= Cassius Felix =

Roman African medical writer

Cassius Felix (/ˈkæʃəs ˈfiːlɪks/; ), also Cassius Felix of Cirta, was a Roman African medical writer probably native of Constantina. He is known for having written in AD 447 a Latin treatise titled De Medicina - although the exact date is transmitted only in a relatively late manuscript from the 13th century.

The little we can say of the author comes from his book, that is meant to be a simple handbook for practical use in which he wants others to be able to take advantage of his experience as a physician. His work appears to draw heavily, both directly and indirectly, on Greek medical sources, as was common in the African school of medicine. The work describes various diseases from the head to the foot (a capite ad calcem). In each case, the name of the disease is first explained, then the cause, diagnosis and development are described and finally a treatment method is recommended.

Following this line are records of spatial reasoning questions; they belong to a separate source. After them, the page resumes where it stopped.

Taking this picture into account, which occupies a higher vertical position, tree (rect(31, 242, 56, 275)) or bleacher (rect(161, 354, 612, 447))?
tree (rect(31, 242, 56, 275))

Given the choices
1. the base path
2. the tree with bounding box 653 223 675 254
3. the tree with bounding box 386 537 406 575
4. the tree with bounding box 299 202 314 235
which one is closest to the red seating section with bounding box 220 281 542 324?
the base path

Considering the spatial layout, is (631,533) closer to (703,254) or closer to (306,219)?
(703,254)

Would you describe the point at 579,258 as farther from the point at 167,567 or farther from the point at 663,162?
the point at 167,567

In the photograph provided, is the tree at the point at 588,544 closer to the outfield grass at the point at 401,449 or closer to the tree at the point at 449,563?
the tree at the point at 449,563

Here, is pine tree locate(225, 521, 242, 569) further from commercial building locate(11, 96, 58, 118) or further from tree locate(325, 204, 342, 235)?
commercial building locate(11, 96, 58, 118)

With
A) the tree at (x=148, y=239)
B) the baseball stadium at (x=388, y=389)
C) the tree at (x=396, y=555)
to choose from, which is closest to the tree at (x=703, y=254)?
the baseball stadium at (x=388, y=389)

A Christian by faith, he may be the person mentioned in passing in the anonymous De miraculis Sancti Stephani, a work written between 418 and 427, where a certain Felix is referred as holding the high medical dignity of archiater, or chief doctor of his community.

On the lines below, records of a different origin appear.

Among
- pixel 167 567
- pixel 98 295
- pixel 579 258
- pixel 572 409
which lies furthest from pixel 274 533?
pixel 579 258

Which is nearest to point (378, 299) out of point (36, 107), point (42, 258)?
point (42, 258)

The work is not preserved in the original ancient manuscript, but only in various medieval copies. The oldest of these is kept in Munich and dates from the 7th or 8th century. Excerpts of the work were also made in the Middle Ages. The editio princeps of his work was first published in 1879 in a Teubner edition edited by Valentin Rose.

The name Cassius Felix is sometimes also applied to Cassius Iatrosophista, an earlier Greek medical writer (2nd or 3rd century AD) known only as the author of 84 or 85 Quaestiones Medicae et Problemata Naturalia (Ἰατρικαὶ Ἀπορίαι καὶ Προβλήματα Φυσικά).